When the Hammer arrived, Stix practically pounced on him. She didn’t care that they were traveling back toward Kahina, nor that the burn mark seemed to itch the closer they got. She didn’t care that she might have to fight today. She was moving, and Noden bless her, it felt good. The carriage swept in a breeze to cool the sweat on her skin, and the voices quelled with each creaking spin of the wheels over swampy road.

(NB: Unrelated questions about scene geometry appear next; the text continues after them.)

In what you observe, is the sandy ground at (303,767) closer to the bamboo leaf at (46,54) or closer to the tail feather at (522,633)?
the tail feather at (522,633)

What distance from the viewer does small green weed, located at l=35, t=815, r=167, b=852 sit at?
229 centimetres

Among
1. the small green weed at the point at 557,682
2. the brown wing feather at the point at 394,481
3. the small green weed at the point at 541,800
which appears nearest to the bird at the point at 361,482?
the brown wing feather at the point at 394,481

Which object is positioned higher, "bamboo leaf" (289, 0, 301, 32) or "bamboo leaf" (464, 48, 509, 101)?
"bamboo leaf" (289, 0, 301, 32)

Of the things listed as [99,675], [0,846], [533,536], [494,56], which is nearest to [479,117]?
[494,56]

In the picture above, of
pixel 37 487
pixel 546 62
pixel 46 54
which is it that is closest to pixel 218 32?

“What is today’s fight?” Ryber asked with a suave trainer smile. She shuffled her cards absently, flipping one every few moments. Though Ryber never looked at them, Stix caught glimpses of the corners.

Six of Hawks. Eight of Hawks. Three of Hawks. Queen of Hawks.

“No fight,” the Hammer said, and for once he looked at Stix with something other than vague irritation. “Kahina says the prisoners are yours now. To do with as you please.”

Stix stiffened upon her seat. She met Ryber’s surprised eyes across the bench.

“That was fast,” Ryber said. Shuffle, shuffle.

“When Kahina wants something,” the Hammer replied, “she gets it done.” He stared at Stix as he said this, and his fingers tapped a curt rhythm against his knee. Clearly he expected her to explain this enormous gift. And clearly, when she offered nothing up but a blank stare, his usual irritation was returning.